Problem set:
1: In the forum thread on the stuck router bit, rewrite the passage between "Does anyone have" and "(Feb 13, 2012)", inclusive, substituting "jammed bit" for "stuck bit".
2: Continue the forum thread on the stuck router bit from its final sentence.

* Start Passage provided *

# Need help with broken collet and stuck bit on a brand new Hitachi M12VE.



## kracken41 (Nov 10, 2012)

OK- I just ordred and received a new Hitachi M12VE from Amazon and am off to a less than ideal start. I received the router yesterday and immediately had issues putting a bit in the 1/2 inch collet. I removed the inner collet, put it back, nursed a bit in, and tightened down the nut. I then went to remove the bit and it is JAMMMED. The nut is completely loose and spins freely, but i can't even remotely move the bit at all. I haven't even plugged the router in yet. 

The collet is clearly defective, which is a major bummer. At this point I just want to get the bit removed so I can return the router for one with a working collet.

Does anyone have any suggestions for how to remove the stuck bit without cutting my fingers or damaging the router body?


----------



## Chris Curl (Feb 13, 2012)

pliers and elbow grease?


----------



## Heilander (Sep 29, 2012)

kracken41 said:


> OK- I just ordred and received a new Hitachi M12VE from Amazon and am off to a less than ideal start. I received the router yesterday and immediately had issues putting a bit in the 1/2 inch collet. I removed the inner collet, put it back, nursed a bit in, and tightened down the nut. I then went to remove the bit and it is JAMMMED. The nut is completely loose and spins freely, but i can't even remotely move the bit at all. I haven't even plugged the router in yet.

* End Passage provided *
* Start Material *

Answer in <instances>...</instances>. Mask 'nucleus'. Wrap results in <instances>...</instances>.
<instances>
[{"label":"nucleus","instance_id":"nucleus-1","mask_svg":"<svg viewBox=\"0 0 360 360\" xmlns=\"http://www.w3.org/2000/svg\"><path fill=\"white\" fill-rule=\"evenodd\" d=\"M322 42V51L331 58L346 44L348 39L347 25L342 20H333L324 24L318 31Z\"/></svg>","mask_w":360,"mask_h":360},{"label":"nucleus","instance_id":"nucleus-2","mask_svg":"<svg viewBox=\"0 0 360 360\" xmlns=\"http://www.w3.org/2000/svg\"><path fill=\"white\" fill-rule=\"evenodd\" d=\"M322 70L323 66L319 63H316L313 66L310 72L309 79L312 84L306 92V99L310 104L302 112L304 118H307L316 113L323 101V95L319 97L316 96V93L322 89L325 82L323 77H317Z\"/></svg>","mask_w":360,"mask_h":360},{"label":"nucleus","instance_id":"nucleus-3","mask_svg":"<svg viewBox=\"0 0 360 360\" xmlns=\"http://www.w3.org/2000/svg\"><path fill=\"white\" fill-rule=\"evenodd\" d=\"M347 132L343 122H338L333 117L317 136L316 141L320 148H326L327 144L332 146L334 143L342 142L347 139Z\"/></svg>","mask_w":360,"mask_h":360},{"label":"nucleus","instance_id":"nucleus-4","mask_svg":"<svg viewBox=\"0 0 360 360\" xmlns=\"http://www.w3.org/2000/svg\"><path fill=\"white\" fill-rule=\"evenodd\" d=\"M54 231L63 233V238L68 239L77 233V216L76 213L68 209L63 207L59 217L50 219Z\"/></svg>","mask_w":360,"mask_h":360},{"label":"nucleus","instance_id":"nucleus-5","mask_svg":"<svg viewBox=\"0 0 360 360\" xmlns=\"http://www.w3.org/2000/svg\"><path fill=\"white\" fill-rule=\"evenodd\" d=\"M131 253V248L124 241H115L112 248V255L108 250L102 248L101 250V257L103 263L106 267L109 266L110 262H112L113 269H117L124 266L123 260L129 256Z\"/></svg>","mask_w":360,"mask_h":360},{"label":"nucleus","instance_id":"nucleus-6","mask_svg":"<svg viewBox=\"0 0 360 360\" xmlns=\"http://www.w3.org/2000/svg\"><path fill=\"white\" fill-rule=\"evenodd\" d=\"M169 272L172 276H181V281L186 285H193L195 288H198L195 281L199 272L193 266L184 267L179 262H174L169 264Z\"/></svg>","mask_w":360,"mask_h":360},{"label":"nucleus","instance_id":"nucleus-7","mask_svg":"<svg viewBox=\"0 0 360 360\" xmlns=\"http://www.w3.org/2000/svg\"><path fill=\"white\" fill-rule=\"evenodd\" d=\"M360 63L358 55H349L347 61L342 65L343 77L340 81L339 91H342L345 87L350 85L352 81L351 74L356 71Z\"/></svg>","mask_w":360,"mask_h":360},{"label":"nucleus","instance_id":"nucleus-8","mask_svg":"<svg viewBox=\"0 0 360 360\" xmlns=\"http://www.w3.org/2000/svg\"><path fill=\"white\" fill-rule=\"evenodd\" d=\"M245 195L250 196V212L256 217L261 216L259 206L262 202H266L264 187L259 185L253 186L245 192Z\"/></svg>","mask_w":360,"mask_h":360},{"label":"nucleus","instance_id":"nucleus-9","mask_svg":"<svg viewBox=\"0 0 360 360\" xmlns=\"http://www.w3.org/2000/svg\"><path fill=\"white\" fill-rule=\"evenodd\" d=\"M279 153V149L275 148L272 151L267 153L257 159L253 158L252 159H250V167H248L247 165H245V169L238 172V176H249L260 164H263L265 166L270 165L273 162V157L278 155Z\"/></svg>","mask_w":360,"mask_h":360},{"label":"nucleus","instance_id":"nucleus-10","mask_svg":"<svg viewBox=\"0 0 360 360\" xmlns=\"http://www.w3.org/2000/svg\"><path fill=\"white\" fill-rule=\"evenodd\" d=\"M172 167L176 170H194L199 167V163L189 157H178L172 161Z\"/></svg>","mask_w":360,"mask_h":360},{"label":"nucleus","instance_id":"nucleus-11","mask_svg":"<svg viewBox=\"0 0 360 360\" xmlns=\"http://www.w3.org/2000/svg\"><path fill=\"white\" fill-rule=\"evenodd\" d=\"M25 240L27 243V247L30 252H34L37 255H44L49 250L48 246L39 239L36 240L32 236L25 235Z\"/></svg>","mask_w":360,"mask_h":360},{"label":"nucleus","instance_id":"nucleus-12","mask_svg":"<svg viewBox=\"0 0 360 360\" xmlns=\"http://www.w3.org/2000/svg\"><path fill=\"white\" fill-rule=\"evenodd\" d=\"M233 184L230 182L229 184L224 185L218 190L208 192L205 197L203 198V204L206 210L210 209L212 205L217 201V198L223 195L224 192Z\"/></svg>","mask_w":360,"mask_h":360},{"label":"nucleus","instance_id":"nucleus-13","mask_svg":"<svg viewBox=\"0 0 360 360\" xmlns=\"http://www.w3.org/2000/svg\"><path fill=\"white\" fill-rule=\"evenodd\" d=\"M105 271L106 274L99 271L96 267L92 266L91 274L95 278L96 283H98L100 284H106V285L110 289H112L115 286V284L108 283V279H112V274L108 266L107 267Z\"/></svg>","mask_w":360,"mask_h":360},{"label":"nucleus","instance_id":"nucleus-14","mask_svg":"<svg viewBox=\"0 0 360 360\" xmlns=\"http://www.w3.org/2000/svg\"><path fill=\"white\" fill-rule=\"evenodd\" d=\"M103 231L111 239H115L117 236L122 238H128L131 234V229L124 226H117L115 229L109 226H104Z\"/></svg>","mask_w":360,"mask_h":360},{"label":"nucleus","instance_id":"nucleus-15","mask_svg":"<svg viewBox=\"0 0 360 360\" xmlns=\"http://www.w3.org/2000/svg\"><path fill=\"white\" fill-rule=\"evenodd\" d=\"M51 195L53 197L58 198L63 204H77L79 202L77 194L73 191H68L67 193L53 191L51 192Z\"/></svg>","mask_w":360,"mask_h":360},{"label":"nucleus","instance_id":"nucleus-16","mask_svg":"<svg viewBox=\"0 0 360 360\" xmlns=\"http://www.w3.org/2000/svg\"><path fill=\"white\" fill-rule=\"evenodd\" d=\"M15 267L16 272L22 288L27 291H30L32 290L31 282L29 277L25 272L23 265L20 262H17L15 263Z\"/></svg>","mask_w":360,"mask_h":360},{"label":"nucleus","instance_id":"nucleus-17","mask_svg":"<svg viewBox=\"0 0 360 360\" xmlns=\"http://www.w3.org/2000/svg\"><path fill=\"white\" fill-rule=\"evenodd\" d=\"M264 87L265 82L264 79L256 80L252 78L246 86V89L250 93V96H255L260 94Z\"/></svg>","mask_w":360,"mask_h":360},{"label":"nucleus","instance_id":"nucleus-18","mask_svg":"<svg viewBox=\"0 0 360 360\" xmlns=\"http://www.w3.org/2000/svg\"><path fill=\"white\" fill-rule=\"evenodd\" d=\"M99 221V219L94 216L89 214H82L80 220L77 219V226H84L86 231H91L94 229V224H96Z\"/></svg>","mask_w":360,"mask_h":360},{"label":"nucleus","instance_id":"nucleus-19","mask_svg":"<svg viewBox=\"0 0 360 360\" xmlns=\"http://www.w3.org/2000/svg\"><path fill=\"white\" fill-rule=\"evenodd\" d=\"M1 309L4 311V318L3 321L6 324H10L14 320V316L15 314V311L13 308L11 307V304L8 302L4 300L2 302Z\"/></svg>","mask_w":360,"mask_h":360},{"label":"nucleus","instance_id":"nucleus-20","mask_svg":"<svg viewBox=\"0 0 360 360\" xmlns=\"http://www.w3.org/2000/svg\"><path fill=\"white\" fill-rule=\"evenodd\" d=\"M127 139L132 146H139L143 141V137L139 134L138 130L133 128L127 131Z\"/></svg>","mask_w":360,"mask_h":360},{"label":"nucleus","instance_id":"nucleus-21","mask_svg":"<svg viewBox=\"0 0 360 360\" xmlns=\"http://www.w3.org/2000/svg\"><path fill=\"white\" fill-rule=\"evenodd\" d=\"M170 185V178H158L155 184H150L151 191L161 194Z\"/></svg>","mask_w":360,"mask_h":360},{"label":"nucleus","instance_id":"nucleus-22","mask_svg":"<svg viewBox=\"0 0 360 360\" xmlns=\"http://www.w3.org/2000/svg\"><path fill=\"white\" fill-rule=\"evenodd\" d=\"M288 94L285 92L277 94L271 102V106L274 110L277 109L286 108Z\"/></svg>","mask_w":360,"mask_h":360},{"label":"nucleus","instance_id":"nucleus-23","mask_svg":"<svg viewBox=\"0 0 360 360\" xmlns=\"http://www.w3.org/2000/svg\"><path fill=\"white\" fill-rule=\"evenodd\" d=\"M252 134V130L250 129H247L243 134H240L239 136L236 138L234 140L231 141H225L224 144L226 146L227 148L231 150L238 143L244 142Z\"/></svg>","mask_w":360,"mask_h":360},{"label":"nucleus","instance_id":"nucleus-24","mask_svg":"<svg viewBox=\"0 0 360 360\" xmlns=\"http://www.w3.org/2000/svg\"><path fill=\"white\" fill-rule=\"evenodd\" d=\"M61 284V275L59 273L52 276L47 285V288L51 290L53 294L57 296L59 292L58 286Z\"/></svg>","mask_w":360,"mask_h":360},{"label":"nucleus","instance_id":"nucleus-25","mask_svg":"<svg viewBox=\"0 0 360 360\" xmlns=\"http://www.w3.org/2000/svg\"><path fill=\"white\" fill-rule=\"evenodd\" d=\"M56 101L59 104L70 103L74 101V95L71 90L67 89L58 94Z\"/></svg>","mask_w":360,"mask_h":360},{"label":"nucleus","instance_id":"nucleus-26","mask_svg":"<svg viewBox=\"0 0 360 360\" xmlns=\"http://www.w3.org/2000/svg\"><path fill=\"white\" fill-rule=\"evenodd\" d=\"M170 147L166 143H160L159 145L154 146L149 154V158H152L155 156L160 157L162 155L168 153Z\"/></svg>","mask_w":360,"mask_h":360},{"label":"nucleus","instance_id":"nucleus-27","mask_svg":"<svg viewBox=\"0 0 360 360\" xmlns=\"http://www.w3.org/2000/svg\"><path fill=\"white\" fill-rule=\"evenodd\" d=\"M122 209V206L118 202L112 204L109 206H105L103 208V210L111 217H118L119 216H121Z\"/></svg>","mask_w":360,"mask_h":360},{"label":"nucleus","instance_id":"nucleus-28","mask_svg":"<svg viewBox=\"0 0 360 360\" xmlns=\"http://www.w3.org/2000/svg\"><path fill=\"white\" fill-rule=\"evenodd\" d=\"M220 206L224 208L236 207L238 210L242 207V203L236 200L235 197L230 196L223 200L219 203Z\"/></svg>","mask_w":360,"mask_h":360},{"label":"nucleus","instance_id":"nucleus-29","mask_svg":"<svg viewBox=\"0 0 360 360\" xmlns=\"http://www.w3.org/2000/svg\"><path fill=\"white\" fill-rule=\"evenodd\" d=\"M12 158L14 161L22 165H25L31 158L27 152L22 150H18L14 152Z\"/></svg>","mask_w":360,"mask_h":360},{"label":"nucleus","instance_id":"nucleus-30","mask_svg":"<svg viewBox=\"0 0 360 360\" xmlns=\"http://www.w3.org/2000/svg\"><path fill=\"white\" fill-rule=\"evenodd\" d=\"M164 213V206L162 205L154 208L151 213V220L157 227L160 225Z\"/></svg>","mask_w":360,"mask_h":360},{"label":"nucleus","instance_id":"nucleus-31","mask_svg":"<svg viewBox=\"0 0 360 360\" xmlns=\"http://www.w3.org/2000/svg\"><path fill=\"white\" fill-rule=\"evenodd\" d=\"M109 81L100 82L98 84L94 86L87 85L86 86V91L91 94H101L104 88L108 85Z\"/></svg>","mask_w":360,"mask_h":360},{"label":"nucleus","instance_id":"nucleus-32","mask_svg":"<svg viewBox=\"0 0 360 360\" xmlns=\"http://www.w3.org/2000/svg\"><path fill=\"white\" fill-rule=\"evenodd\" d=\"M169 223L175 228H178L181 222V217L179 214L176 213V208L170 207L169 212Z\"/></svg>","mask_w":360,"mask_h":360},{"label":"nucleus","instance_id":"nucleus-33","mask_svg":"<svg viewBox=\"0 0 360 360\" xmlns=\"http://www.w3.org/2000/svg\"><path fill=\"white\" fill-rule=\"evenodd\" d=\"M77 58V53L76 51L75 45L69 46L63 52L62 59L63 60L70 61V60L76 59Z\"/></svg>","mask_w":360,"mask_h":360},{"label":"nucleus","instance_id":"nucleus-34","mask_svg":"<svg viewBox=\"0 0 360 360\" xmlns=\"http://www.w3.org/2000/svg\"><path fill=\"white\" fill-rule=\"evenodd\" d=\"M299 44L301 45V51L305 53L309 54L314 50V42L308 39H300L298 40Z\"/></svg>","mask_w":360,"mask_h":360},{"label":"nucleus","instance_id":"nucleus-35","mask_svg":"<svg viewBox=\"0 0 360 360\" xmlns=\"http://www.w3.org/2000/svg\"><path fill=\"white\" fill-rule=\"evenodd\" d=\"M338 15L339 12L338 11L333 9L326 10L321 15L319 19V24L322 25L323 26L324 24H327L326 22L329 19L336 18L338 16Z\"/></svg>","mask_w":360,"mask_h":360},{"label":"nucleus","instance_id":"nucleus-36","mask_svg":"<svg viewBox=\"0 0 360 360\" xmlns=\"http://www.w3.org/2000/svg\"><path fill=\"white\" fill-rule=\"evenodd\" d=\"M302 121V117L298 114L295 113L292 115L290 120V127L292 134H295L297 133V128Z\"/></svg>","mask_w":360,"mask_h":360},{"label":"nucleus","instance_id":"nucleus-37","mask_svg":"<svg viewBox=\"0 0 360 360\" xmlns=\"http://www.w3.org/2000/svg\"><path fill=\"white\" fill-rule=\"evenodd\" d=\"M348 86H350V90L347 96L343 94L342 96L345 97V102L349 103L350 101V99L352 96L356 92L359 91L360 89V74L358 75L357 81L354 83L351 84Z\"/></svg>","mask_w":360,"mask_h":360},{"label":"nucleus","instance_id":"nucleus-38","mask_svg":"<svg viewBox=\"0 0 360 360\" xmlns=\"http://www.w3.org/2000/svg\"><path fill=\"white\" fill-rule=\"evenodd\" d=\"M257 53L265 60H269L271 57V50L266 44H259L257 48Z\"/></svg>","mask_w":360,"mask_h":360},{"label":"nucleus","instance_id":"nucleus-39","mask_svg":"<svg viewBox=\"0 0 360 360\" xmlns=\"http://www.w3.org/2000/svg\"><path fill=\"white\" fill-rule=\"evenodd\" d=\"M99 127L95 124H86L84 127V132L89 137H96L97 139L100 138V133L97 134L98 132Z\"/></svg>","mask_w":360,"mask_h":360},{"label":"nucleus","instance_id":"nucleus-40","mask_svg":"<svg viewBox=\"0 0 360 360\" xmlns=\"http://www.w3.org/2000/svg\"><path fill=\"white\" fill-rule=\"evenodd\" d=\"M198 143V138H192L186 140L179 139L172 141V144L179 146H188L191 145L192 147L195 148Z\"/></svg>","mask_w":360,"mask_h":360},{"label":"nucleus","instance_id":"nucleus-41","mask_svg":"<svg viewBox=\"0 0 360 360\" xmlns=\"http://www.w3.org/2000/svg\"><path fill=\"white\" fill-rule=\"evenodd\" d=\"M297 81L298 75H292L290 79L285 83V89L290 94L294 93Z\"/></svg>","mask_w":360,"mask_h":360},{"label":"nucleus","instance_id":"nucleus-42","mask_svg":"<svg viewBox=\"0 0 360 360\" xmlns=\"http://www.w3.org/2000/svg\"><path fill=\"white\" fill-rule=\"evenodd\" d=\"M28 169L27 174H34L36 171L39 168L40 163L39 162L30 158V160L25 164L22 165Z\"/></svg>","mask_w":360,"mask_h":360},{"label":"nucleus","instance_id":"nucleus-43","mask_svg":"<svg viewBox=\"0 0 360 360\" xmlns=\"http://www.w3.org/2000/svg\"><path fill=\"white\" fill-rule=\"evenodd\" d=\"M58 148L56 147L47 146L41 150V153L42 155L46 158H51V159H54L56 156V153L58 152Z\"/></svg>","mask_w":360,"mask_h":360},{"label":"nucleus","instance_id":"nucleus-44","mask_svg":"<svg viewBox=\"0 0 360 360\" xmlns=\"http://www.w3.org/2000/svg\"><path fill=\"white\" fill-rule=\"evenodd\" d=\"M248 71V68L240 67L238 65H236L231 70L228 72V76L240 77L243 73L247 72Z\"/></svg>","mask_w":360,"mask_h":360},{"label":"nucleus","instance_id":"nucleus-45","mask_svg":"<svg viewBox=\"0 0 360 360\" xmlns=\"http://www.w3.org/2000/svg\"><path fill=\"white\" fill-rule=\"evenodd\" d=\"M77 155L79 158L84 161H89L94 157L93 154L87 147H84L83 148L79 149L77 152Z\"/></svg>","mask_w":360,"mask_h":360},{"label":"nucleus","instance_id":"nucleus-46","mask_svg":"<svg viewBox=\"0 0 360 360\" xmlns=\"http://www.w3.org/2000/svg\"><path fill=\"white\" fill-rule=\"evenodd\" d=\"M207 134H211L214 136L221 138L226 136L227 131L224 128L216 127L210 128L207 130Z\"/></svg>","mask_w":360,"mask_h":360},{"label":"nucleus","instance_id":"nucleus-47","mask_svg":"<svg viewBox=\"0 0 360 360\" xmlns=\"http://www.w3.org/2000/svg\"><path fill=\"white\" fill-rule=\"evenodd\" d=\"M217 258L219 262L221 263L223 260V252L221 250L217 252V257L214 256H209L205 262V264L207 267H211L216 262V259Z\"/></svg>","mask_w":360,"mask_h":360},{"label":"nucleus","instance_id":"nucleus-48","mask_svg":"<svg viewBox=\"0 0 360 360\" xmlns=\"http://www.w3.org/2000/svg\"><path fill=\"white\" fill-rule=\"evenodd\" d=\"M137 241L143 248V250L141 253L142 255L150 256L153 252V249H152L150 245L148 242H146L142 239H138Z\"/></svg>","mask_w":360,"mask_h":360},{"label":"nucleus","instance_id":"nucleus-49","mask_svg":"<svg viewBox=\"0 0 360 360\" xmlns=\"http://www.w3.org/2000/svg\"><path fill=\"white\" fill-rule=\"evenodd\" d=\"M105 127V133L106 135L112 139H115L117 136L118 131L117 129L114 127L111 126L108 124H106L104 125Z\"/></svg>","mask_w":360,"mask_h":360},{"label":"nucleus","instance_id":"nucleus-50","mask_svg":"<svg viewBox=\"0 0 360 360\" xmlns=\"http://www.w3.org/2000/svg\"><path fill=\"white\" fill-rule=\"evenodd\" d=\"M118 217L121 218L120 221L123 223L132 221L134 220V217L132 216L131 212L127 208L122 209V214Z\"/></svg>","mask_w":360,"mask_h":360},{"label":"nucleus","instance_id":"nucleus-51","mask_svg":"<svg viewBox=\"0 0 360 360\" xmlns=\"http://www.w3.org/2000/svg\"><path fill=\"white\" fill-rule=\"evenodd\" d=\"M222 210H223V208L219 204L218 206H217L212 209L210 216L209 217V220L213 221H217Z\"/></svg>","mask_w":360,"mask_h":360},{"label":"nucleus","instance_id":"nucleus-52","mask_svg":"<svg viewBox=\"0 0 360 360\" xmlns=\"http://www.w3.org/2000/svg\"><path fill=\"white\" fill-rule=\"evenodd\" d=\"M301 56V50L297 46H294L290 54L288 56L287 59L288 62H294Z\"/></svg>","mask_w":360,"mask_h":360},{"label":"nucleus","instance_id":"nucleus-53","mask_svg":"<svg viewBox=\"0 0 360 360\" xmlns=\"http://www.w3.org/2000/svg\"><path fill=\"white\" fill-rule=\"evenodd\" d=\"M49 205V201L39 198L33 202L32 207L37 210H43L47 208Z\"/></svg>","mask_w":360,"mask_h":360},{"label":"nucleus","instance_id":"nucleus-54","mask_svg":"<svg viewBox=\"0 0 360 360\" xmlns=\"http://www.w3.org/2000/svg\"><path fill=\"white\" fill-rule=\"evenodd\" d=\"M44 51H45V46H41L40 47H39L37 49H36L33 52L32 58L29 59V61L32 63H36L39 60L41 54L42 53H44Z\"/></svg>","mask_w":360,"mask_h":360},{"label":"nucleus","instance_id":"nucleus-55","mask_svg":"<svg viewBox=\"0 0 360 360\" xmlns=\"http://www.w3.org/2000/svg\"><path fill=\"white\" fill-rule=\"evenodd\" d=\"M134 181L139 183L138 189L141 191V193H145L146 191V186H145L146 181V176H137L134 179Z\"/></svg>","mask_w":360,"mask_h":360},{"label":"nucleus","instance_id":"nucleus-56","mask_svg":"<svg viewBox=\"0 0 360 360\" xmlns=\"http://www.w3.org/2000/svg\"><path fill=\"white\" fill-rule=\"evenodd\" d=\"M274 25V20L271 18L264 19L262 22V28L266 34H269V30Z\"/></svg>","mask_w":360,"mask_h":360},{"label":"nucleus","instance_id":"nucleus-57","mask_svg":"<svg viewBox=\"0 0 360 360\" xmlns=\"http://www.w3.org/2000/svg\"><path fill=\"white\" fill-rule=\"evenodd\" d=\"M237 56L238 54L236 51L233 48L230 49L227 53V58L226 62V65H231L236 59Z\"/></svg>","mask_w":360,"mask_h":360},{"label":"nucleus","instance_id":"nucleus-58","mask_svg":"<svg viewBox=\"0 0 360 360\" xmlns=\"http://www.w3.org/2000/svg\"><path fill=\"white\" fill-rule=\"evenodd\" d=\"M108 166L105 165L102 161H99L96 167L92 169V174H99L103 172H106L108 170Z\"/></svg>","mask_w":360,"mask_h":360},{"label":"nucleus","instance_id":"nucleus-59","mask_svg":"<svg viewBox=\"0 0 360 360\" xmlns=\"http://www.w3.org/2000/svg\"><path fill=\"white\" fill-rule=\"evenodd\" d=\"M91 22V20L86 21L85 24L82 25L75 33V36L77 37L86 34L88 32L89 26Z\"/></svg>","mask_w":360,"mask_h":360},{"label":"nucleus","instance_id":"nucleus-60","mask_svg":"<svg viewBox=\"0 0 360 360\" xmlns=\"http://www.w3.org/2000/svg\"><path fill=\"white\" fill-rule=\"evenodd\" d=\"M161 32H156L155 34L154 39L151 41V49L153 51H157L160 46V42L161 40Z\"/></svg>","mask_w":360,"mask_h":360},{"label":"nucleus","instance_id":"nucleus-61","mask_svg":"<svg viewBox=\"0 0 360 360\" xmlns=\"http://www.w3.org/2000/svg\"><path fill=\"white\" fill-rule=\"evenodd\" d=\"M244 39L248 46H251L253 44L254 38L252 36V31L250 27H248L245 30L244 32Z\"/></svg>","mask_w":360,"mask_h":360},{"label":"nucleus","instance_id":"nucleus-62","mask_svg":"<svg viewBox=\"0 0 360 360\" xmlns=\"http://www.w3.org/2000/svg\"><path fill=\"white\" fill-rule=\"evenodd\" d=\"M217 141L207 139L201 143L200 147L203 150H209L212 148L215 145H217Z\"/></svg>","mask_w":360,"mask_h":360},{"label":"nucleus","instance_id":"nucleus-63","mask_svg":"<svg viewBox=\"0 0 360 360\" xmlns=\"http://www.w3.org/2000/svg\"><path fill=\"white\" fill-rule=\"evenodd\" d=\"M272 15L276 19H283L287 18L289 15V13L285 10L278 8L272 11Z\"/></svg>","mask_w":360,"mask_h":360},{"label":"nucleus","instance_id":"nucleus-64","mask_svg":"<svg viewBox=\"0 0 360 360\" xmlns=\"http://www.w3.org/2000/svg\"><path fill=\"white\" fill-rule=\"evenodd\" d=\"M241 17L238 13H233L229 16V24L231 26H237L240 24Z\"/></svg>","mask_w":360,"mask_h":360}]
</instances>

* End Material *

Final answers:
1:
Does anyone have any suggestions for how to remove the jammed bit without cutting my fingers or damaging the router body?


----------



## Chris Curl (Feb 13, 2012)

2:
> 
> The collet is clearly defective, which is a major bummer. At this point I just want to get the bit removed so I can return the router for one with a working collet.
> 
> Does anyone have any suggestions for how to remove the stuck bit without cutting my fingers or damaging the router body?


Use a thing called an easyout for removing bolts it has a reverse
thread


----------



## DaninVan (Jan 1, 2012)

Why did you remove the "inner collet"? Was there a problem _before_ the bit became jammed?

Not knowing _why_ it's stuck makes me leery about suggesting impact force from the underside of the bit, although that would be my initial suggestion.
There's stuck and then there's STUCK!!!


----------



## Tool Home LLC (Sep 18, 2012)

If you back off the collet further, does it stop turning? If so, keep going with the wrench and it should release the bit.


Tom


----------



## kracken41 (Nov 10, 2012)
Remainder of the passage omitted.